Problem to work on: Without the images, write out the whole listing exactly.
__________________________________________________
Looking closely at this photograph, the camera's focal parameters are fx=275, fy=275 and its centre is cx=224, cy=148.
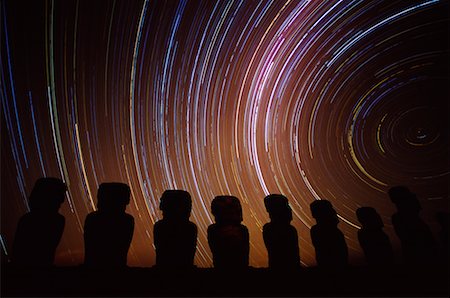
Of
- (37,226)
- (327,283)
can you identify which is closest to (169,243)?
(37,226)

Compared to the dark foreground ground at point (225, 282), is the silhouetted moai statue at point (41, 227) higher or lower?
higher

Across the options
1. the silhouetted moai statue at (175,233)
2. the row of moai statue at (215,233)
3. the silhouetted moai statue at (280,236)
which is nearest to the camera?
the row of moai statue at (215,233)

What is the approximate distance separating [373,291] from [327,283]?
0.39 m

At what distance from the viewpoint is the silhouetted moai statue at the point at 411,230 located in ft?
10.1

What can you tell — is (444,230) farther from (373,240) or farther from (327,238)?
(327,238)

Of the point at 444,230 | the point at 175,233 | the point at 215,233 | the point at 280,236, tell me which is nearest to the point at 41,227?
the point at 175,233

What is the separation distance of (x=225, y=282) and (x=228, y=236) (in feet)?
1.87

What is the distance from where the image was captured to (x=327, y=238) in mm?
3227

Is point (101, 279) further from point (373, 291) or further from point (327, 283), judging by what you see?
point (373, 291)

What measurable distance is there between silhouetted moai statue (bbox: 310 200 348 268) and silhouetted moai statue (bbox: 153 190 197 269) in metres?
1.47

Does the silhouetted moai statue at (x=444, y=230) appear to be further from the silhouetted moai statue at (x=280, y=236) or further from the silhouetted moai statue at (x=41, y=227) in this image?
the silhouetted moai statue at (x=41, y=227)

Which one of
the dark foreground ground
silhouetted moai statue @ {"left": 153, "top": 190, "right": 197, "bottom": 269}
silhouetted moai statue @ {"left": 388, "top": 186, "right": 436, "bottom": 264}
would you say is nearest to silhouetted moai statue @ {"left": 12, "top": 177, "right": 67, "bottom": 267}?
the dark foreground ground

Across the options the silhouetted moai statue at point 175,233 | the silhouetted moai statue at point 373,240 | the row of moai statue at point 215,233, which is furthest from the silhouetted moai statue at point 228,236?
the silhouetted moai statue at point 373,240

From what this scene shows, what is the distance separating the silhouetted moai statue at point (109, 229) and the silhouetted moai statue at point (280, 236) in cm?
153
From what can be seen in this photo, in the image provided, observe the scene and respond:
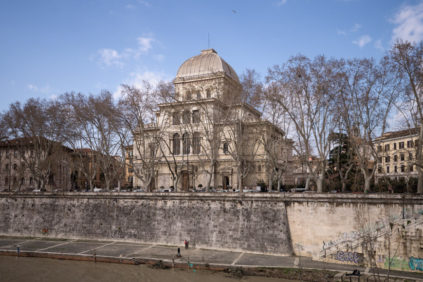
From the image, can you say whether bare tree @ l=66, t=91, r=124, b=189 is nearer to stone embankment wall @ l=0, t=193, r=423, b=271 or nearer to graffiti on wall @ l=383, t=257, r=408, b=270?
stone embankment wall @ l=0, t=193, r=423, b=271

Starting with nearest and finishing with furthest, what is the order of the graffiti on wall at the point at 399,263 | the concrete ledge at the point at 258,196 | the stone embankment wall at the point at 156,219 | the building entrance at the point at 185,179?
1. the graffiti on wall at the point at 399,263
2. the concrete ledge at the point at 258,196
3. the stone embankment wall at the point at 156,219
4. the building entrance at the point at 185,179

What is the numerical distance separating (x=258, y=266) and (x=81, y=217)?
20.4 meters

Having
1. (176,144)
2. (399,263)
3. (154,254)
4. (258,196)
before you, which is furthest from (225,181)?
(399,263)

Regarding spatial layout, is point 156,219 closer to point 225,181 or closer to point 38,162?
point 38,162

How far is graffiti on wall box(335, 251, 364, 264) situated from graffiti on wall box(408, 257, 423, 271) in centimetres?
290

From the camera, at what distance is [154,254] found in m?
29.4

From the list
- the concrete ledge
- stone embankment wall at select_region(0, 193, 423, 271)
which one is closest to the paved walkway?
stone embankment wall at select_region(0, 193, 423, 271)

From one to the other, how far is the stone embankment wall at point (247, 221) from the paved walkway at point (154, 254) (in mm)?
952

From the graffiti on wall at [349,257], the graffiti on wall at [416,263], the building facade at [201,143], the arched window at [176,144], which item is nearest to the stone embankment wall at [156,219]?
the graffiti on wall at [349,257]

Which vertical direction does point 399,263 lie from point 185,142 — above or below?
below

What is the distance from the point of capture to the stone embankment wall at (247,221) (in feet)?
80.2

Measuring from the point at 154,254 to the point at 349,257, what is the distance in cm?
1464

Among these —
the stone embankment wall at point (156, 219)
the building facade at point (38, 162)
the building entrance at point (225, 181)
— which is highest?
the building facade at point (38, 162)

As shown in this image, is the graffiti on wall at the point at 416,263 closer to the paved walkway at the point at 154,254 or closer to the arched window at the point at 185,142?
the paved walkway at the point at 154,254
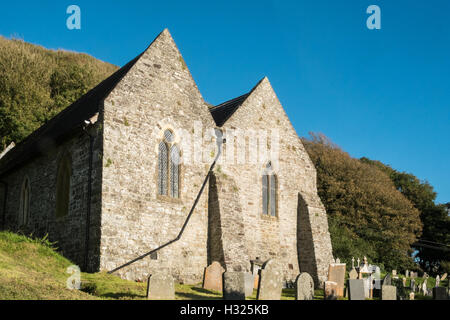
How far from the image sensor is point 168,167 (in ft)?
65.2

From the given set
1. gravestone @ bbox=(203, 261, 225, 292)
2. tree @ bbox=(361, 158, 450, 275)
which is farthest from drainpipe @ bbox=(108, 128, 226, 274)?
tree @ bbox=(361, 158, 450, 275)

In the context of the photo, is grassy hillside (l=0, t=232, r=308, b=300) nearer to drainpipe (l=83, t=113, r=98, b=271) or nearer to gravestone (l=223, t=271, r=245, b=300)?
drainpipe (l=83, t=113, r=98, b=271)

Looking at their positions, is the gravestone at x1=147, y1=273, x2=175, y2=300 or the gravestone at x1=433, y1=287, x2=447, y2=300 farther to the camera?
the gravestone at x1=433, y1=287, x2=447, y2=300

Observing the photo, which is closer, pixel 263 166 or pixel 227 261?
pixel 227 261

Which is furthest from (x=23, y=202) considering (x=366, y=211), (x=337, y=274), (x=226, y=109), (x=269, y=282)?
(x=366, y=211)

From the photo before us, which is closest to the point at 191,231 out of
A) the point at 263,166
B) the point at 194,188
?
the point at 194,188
__________________________________________________
Output of the exercise:
Looking closely at this photograph, the camera's focal parameters are fx=275, fy=275 and its centre is cx=224, cy=148.
Of
- (37,226)
- (327,283)
can you identify which is closest to (169,243)?
(37,226)

Compared to the dark foreground ground at point (225, 282), is the silhouetted moai statue at point (41, 227) higher or lower?
higher

Across the options
1. the silhouetted moai statue at (175,233)
2. the row of moai statue at (215,233)
3. the silhouetted moai statue at (280,236)
which is nearest to the camera?
the row of moai statue at (215,233)

What is the approximate distance separating [373,291] from [327,283]?
0.39 m

At what distance from the viewpoint is the silhouetted moai statue at the point at 411,230 located in ft?
10.1

What can you tell — is (444,230) farther from (373,240) or farther from (327,238)?
(327,238)

Of the point at 444,230 | the point at 175,233 | the point at 215,233 | the point at 280,236, tell me which is nearest to the point at 41,227?
the point at 175,233

What is the separation distance of (x=225, y=282) and (x=228, y=236) (in feet)?
1.87

What is the distance from where the image was captured to (x=327, y=238) in mm?
3227

Is point (101, 279) further from point (373, 291) or further from point (327, 283), judging by what you see?
point (373, 291)

What measurable distance is there between silhouetted moai statue (bbox: 310 200 348 268) and silhouetted moai statue (bbox: 153 190 197 269) in metres?
1.47

Does the silhouetted moai statue at (x=444, y=230) appear to be further from the silhouetted moai statue at (x=280, y=236) or further from the silhouetted moai statue at (x=41, y=227) in this image?
the silhouetted moai statue at (x=41, y=227)

Which one of
the dark foreground ground
silhouetted moai statue @ {"left": 153, "top": 190, "right": 197, "bottom": 269}
silhouetted moai statue @ {"left": 388, "top": 186, "right": 436, "bottom": 264}
would you say is nearest to silhouetted moai statue @ {"left": 12, "top": 177, "right": 67, "bottom": 267}?
the dark foreground ground

Across the options the silhouetted moai statue at point 175,233 | the silhouetted moai statue at point 373,240 | the row of moai statue at point 215,233, which is furthest from the silhouetted moai statue at point 228,236?
the silhouetted moai statue at point 373,240

From what this scene shows, what is the distance separating the silhouetted moai statue at point (109, 229) and the silhouetted moai statue at point (280, 236) in cm?
153
From what can be seen in this photo, in the image provided, observe the scene and respond:
From the image, can you say whether bare tree @ l=66, t=91, r=124, b=189 is nearer to stone embankment wall @ l=0, t=193, r=423, b=271 or nearer to graffiti on wall @ l=383, t=257, r=408, b=270?
stone embankment wall @ l=0, t=193, r=423, b=271

Starting with nearest and finishing with furthest, what is the order of the graffiti on wall at the point at 399,263 | the concrete ledge at the point at 258,196 | the stone embankment wall at the point at 156,219 | the building entrance at the point at 185,179?
1. the graffiti on wall at the point at 399,263
2. the concrete ledge at the point at 258,196
3. the stone embankment wall at the point at 156,219
4. the building entrance at the point at 185,179

What is the numerical distance separating (x=258, y=266) and (x=81, y=217)?
20.4 meters

Having
1. (176,144)
2. (399,263)
3. (154,254)
4. (258,196)
before you, which is furthest from (225,181)?
(399,263)

Regarding spatial layout, is point 156,219 closer to point 225,181 or closer to point 38,162?
point 38,162

How far is graffiti on wall box(335, 251, 364, 264) situated from graffiti on wall box(408, 257, 423, 271) in centimetres?
290

From the camera, at what distance is [154,254] found in m?
29.4

From the list
- the concrete ledge
- stone embankment wall at select_region(0, 193, 423, 271)
which one is closest to the paved walkway?
stone embankment wall at select_region(0, 193, 423, 271)

From one to the other, how far is the stone embankment wall at point (247, 221) from the paved walkway at point (154, 254) (in mm)?
952

From the graffiti on wall at [349,257], the graffiti on wall at [416,263], the building facade at [201,143], the arched window at [176,144], which item is nearest to the stone embankment wall at [156,219]?
the graffiti on wall at [349,257]

Which vertical direction does point 399,263 lie from point 185,142 — above or below?
below

What is the distance from the point of capture to the stone embankment wall at (247,221) (in feet)?
80.2

Measuring from the point at 154,254 to the point at 349,257, what is the distance in cm?
1464

Among these —
the stone embankment wall at point (156, 219)
the building facade at point (38, 162)
the building entrance at point (225, 181)
— which is highest?
the building facade at point (38, 162)

As shown in this image, is the graffiti on wall at the point at 416,263 closer to the paved walkway at the point at 154,254 or closer to the arched window at the point at 185,142?
the paved walkway at the point at 154,254
How far from the image sensor is point 168,167 (in ft)?
65.2

From the given set
1. gravestone @ bbox=(203, 261, 225, 292)
2. tree @ bbox=(361, 158, 450, 275)
which is farthest from drainpipe @ bbox=(108, 128, 226, 274)?
tree @ bbox=(361, 158, 450, 275)

In the context of the photo, is grassy hillside (l=0, t=232, r=308, b=300) nearer to drainpipe (l=83, t=113, r=98, b=271) or nearer to gravestone (l=223, t=271, r=245, b=300)?
drainpipe (l=83, t=113, r=98, b=271)

Looking at their positions, is the gravestone at x1=147, y1=273, x2=175, y2=300 or the gravestone at x1=433, y1=287, x2=447, y2=300 farther to the camera?
the gravestone at x1=433, y1=287, x2=447, y2=300

Observing the photo, which is closer, pixel 263 166 or pixel 227 261?
pixel 227 261

Which is furthest from (x=23, y=202) considering (x=366, y=211), (x=337, y=274), (x=226, y=109), (x=269, y=282)?
(x=366, y=211)

From the photo before us, which is closest to the point at 191,231 out of
A) the point at 263,166
B) the point at 194,188
?
the point at 194,188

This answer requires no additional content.